The project “Strengthening the capacities of Eritrea for implementing the Convention for the Safeguarding of the Intangible Cultural Heritage” made major strides towards raising safeguarding capacities on a national level.

Three capacity-building activities were organized between 2014 and 2018, equipping a wide range of government and community stakeholders with the skills necessary to safeguard Eritrea’s living heritage over the long term. These consisted of: a workshop on policy development, which resulted in the adoption of a draft Eritrean Cultural and Natural Heritage Legislation; a training workshop on community-based inventorying, followed by fieldwork inventories among the nine ethno-linguistic groups of Eritrea and leading to 18 intangible cultural heritage elements inventoried in the first national inventory of intangible cultural heritage; and a workshop on the preparation of nomination files and elaboration of international assistance requests. The Eritrean Commission for Culture and Sports also established a National Committee for the Safeguarding of the Intangible Cultural Heritage in July 2018.

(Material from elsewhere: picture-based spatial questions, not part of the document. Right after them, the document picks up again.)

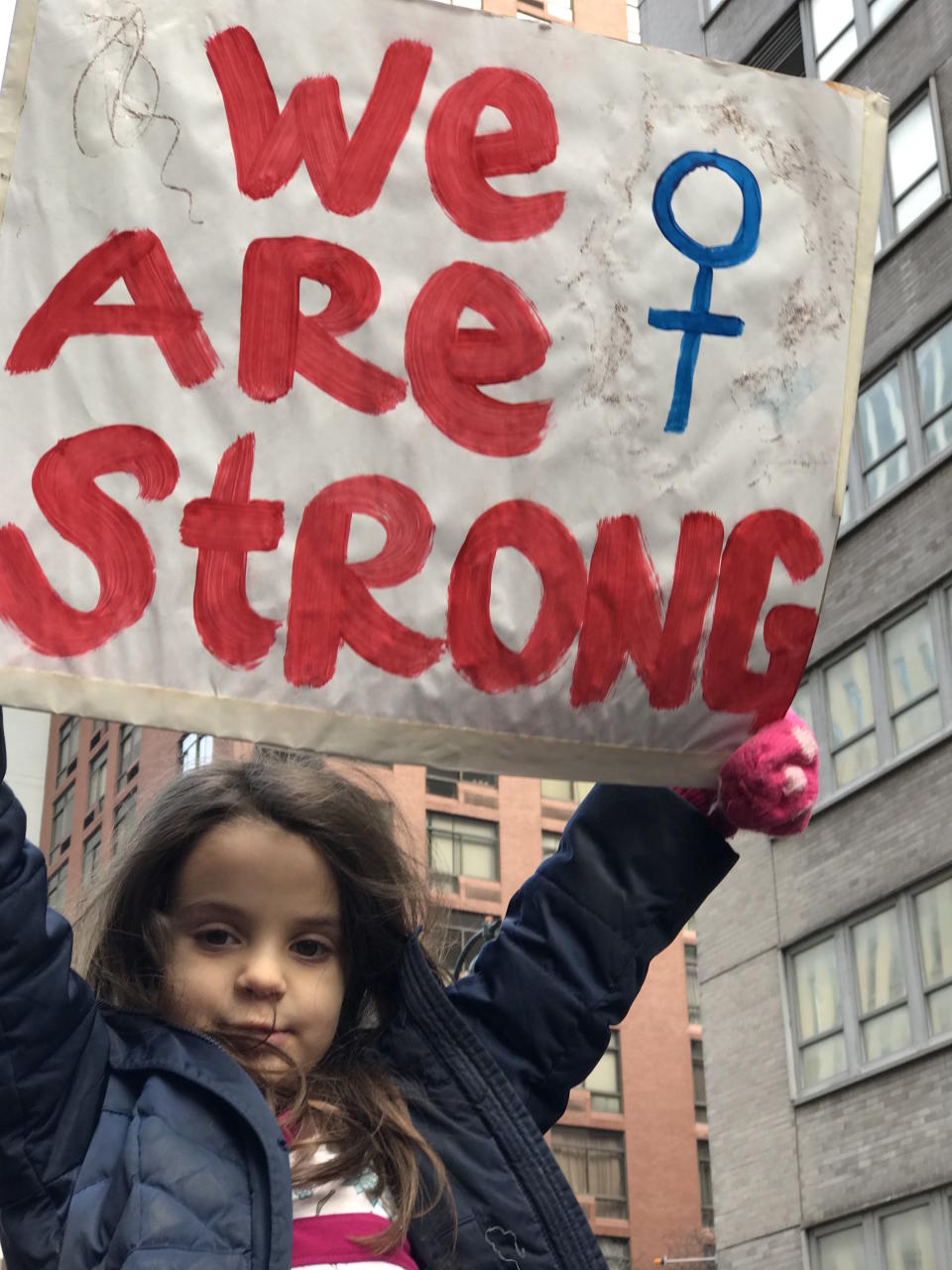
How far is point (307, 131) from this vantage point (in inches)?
92.3

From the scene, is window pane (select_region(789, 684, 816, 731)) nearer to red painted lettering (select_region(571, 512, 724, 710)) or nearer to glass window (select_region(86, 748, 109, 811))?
red painted lettering (select_region(571, 512, 724, 710))

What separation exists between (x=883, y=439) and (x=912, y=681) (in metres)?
2.23

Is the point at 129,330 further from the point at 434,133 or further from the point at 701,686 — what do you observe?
the point at 701,686

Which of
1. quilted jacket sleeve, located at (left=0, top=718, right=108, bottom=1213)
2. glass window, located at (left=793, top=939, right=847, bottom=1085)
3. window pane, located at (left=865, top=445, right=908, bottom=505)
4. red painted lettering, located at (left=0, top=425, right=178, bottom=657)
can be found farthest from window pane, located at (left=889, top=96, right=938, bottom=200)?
quilted jacket sleeve, located at (left=0, top=718, right=108, bottom=1213)

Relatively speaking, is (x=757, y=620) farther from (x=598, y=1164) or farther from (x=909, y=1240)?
(x=598, y=1164)

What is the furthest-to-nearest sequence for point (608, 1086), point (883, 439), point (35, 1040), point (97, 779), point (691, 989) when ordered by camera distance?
point (691, 989), point (97, 779), point (608, 1086), point (883, 439), point (35, 1040)

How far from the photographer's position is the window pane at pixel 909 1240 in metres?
12.8

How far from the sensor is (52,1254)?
203 cm

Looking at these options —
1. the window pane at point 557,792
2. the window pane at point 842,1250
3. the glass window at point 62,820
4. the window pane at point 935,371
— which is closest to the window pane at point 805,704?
the window pane at point 935,371

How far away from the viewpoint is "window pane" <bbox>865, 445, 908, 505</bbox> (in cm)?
1488

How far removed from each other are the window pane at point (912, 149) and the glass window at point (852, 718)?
4040 mm

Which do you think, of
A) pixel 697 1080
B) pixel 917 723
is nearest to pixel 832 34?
pixel 917 723

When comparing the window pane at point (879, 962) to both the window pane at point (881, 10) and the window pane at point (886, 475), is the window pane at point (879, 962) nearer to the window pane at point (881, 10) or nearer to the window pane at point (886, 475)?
the window pane at point (886, 475)

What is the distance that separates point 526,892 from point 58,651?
2.43ft
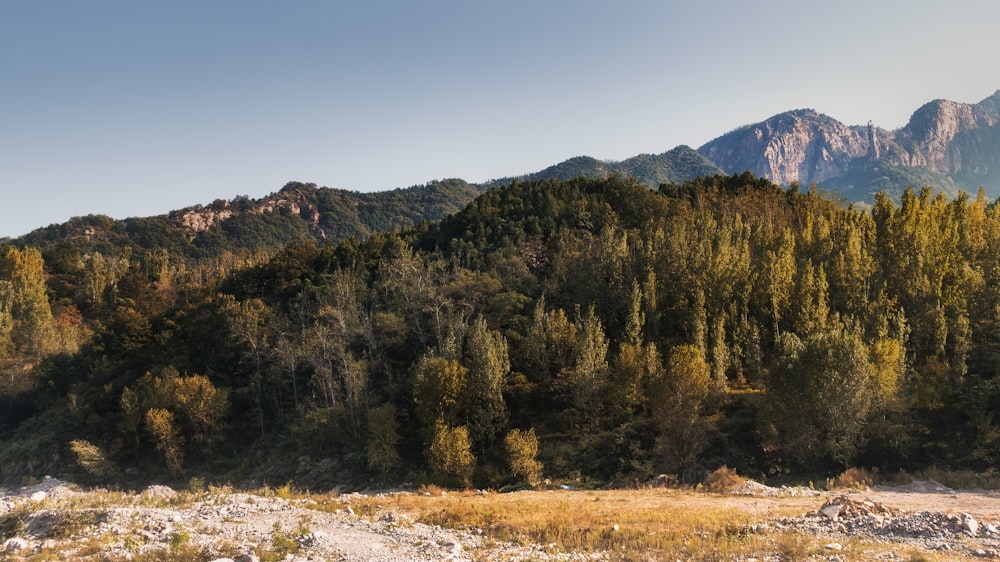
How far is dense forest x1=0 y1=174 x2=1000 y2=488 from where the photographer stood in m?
34.4

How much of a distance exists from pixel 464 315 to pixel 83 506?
36574mm

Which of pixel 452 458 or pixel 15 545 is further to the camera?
pixel 452 458

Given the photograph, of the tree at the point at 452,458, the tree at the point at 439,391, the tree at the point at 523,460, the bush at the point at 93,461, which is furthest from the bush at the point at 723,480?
the bush at the point at 93,461

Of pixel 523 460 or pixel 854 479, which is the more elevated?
pixel 523 460

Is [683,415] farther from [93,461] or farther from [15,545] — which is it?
[93,461]

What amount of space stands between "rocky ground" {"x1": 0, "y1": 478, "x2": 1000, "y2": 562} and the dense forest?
12278mm

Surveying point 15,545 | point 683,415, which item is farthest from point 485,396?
point 15,545

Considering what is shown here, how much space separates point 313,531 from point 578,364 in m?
26.3

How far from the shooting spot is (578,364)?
40.6 metres

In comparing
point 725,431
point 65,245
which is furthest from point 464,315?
point 65,245

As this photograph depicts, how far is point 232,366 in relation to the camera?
60.3 m

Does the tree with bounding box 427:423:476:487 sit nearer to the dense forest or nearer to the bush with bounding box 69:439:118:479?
the dense forest

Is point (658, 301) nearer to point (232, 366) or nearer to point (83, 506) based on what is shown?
point (83, 506)

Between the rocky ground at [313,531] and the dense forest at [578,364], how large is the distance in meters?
12.3
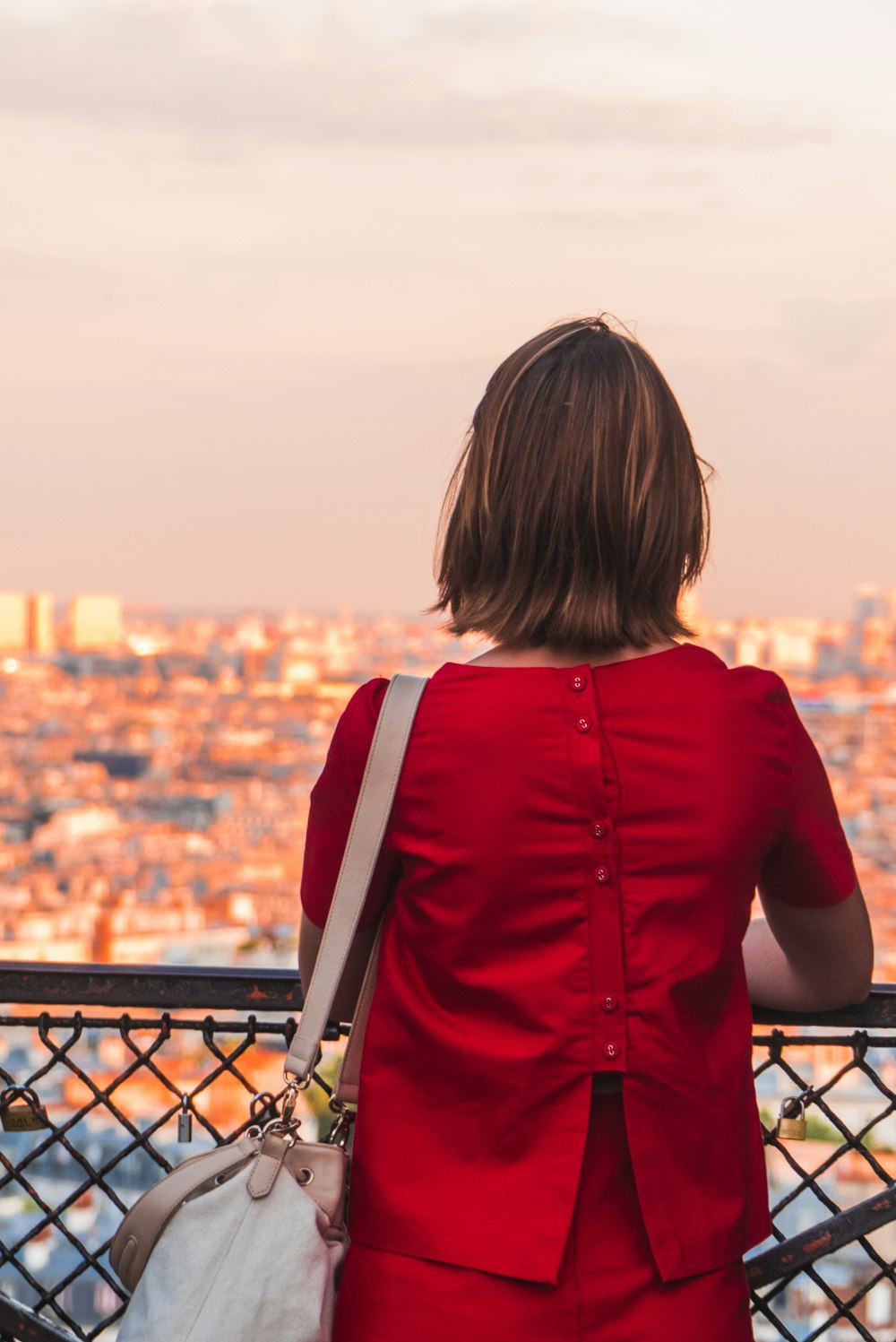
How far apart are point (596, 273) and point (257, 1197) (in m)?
36.8

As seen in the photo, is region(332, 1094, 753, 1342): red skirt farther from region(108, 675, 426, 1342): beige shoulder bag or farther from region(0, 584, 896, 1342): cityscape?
region(0, 584, 896, 1342): cityscape

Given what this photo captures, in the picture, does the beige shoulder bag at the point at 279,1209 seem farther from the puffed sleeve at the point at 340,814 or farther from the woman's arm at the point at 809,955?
the woman's arm at the point at 809,955

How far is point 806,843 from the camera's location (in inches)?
39.0

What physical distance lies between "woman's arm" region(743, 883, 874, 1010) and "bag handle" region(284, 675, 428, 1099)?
30cm

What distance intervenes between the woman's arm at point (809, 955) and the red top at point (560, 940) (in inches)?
4.7

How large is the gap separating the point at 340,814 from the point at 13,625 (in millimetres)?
33796

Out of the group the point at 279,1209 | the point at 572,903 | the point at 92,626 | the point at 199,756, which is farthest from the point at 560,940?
the point at 92,626


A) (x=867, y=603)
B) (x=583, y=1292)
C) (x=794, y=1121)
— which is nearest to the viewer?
(x=583, y=1292)

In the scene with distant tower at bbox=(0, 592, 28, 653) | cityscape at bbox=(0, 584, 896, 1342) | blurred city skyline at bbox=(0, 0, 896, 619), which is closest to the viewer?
cityscape at bbox=(0, 584, 896, 1342)

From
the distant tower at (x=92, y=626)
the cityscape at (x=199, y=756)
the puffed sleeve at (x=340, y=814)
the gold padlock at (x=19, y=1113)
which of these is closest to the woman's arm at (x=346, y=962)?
the puffed sleeve at (x=340, y=814)

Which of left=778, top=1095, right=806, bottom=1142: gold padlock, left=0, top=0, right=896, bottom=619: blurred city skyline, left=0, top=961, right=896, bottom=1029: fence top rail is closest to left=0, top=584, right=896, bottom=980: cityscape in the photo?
left=0, top=0, right=896, bottom=619: blurred city skyline

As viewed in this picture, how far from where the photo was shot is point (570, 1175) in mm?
908

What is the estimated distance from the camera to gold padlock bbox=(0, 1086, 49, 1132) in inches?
52.5

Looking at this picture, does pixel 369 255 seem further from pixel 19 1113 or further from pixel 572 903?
pixel 572 903
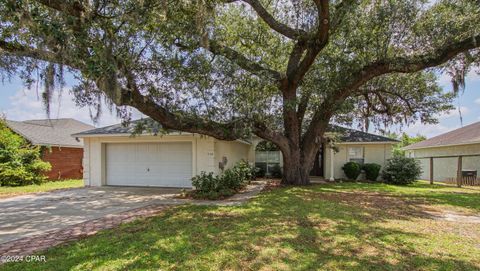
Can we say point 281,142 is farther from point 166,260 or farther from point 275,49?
point 166,260

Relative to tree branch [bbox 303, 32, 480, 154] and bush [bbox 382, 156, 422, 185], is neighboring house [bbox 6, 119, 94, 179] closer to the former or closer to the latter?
tree branch [bbox 303, 32, 480, 154]

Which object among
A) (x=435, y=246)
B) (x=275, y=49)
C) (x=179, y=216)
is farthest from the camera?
(x=275, y=49)

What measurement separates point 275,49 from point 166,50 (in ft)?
16.2

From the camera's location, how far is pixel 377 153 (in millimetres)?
18516

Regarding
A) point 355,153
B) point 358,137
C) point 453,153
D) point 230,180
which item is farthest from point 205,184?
point 453,153

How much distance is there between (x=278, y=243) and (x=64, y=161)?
60.4 feet

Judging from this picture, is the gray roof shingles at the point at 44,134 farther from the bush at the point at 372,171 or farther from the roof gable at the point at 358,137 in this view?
the bush at the point at 372,171

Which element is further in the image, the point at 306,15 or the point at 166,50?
the point at 306,15

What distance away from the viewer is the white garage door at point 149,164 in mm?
13281

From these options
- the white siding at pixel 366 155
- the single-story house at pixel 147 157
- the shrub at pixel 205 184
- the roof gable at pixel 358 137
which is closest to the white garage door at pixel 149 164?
the single-story house at pixel 147 157

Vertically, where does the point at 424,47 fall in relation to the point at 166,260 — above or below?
above

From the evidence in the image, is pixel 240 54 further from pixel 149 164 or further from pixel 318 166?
pixel 318 166

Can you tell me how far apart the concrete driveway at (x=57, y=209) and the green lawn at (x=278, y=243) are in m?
1.69

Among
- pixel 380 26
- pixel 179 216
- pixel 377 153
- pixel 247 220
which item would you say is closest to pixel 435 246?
pixel 247 220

This four-year project, funded by an earmarked contribution from the Kingdom of Norway to the UNESCO Intangible Cultural Heritage Fund, was launched in Asmara in 2014 and carried out by the Eritrean Commission for Culture and Sports with support of the UNESCO Regional Office for Eastern Africa. It aimed to build a critical level of experience and knowledge, both in government institutions and among the nine ethno-linguistic communities of Eritrea, so that the country is equipped with an appropriate sustainable framework for safeguarding intangible cultural heritage and implementing the 2003 Convention on a long-term basis.